Required work
Could you render every line of the material below as a numbered list, skipping the blank lines and leaving the pictures out of your answer?

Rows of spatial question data
▬▬▬

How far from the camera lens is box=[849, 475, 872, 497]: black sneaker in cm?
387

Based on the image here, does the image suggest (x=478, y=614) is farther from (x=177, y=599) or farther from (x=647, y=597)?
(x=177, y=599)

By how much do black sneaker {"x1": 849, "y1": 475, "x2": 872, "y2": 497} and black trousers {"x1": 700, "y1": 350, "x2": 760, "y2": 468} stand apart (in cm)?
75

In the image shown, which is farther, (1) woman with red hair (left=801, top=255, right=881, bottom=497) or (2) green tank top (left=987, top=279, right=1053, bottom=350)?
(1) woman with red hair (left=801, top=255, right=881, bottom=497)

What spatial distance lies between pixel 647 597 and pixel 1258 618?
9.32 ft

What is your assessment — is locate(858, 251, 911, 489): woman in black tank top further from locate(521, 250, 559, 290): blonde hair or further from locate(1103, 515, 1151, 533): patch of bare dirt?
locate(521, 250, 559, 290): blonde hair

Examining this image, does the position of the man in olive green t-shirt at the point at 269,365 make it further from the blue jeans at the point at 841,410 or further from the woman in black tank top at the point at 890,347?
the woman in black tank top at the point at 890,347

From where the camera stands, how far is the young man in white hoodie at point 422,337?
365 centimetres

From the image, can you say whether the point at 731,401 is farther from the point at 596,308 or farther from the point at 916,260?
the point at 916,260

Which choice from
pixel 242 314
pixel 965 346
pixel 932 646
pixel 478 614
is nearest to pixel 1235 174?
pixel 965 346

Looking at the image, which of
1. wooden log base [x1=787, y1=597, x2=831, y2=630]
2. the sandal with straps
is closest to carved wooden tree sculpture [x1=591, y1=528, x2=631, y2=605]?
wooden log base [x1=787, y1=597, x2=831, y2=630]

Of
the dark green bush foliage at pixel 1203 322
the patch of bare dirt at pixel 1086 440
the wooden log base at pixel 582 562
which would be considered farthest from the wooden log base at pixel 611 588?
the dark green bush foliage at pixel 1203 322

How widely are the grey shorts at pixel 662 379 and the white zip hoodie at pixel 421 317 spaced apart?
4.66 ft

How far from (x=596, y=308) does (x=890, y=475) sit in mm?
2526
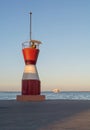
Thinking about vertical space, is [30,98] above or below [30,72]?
below

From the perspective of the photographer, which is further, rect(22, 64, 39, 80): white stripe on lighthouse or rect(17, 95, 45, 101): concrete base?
rect(22, 64, 39, 80): white stripe on lighthouse

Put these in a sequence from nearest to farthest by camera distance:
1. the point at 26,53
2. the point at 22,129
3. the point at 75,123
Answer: the point at 22,129 → the point at 75,123 → the point at 26,53

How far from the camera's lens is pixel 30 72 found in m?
A: 32.5

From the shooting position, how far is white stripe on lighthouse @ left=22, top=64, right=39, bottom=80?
107 ft

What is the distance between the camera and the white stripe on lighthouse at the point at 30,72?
3250 cm

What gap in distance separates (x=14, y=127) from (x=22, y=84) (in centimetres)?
2145

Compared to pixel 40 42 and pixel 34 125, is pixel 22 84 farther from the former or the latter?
pixel 34 125

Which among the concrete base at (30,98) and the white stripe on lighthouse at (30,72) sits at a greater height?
the white stripe on lighthouse at (30,72)

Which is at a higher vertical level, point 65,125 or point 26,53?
point 26,53

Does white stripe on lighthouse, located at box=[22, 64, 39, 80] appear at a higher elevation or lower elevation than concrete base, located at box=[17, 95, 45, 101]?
higher

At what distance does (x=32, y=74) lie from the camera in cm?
3278

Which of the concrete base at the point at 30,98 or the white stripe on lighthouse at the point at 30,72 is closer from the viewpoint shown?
the concrete base at the point at 30,98

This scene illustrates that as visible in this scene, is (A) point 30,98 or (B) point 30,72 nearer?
(A) point 30,98

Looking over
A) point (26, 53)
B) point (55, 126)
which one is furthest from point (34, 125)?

▬▬▬

Task solution
1. How far from the camera lens is box=[849, 475, 872, 497]: black sneaker in cm?
2. 387
3. Based on the image here, does the image suggest (x=478, y=614) is farther from (x=177, y=599) or farther from (x=647, y=597)?
4. (x=177, y=599)
5. By how much do black sneaker {"x1": 849, "y1": 475, "x2": 872, "y2": 497} and black trousers {"x1": 700, "y1": 350, "x2": 760, "y2": 468} stand apart (in cm)?
6. 75
7. In the image shown, which is farther, (1) woman with red hair (left=801, top=255, right=881, bottom=497) or (2) green tank top (left=987, top=279, right=1053, bottom=350)?
8. (1) woman with red hair (left=801, top=255, right=881, bottom=497)
9. What spatial distance lies between pixel 647 597 and pixel 1258 618?
10. 9.32 ft
11. What is your assessment — is locate(858, 251, 911, 489): woman in black tank top further from locate(521, 250, 559, 290): blonde hair or further from locate(1103, 515, 1151, 533): patch of bare dirt?
12. locate(521, 250, 559, 290): blonde hair
13. Examining this image, does the position of the man in olive green t-shirt at the point at 269,365 make it further from the blue jeans at the point at 841,410 or further from the woman in black tank top at the point at 890,347?
14. the woman in black tank top at the point at 890,347
15. From where the camera stands, how far is the young man in white hoodie at point 422,337?
16. 365 centimetres
17. From the image, can you say whether the point at 731,401 is farther from the point at 596,308 or farther from the point at 916,260?
18. the point at 916,260
19. Which choice from
20. pixel 242 314
21. pixel 965 346
22. pixel 932 646
23. pixel 478 614
24. is nearest to pixel 1235 174?
25. pixel 965 346
26. Looking at the image, which of
27. 1. wooden log base [x1=787, y1=597, x2=831, y2=630]
28. 2. the sandal with straps
29. is closest to carved wooden tree sculpture [x1=591, y1=528, x2=631, y2=605]?
30. wooden log base [x1=787, y1=597, x2=831, y2=630]
31. Of
32. the dark green bush foliage at pixel 1203 322
33. the patch of bare dirt at pixel 1086 440
34. the wooden log base at pixel 582 562
35. which would be considered farthest from the wooden log base at pixel 611 588?
36. the dark green bush foliage at pixel 1203 322
37. How widely are the grey shorts at pixel 662 379 and the white zip hoodie at pixel 421 317 spaced apart?
38. 4.66 ft
39. How far from (x=596, y=308) does (x=890, y=475) sit in mm?
40. 2526
41. Thinking about vertical space, is [30,98] above or below [30,72]?
42. below
43. From the perspective of the photographer, which is further, rect(22, 64, 39, 80): white stripe on lighthouse or rect(17, 95, 45, 101): concrete base?
44. rect(22, 64, 39, 80): white stripe on lighthouse
45. Put these in a sequence from nearest to farthest by camera distance:
46. 1. the point at 26,53
47. 2. the point at 22,129
48. 3. the point at 75,123
49. Answer: the point at 22,129 → the point at 75,123 → the point at 26,53
50. How far from the camera's lens is pixel 30 72 found in m?
51. A: 32.5
52. From the shooting position, how far is white stripe on lighthouse @ left=22, top=64, right=39, bottom=80?
53. 107 ft
54. What is the distance between the camera and the white stripe on lighthouse at the point at 30,72?
55. 3250 cm
56. What gap in distance separates (x=14, y=127) from (x=22, y=84) (in centimetres)?
57. 2145
58. Compared to pixel 40 42 and pixel 34 125, is pixel 22 84 farther from the former or the latter?
59. pixel 34 125
60. Which among the concrete base at (30,98) and the white stripe on lighthouse at (30,72) sits at a greater height?
61. the white stripe on lighthouse at (30,72)
62. Which is at a higher vertical level, point 65,125 or point 26,53?
63. point 26,53
64. Does white stripe on lighthouse, located at box=[22, 64, 39, 80] appear at a higher elevation or lower elevation than concrete base, located at box=[17, 95, 45, 101]?
65. higher
66. At what distance does (x=32, y=74) lie from the camera in cm?
67. 3278
68. Which of the concrete base at the point at 30,98 or the white stripe on lighthouse at the point at 30,72 is closer from the viewpoint shown?
69. the concrete base at the point at 30,98
70. This scene illustrates that as visible in this scene, is (A) point 30,98 or (B) point 30,72 nearer?
71. (A) point 30,98
72. Looking over
73. A) point (26, 53)
74. B) point (55, 126)
75. which one is furthest from point (34, 125)?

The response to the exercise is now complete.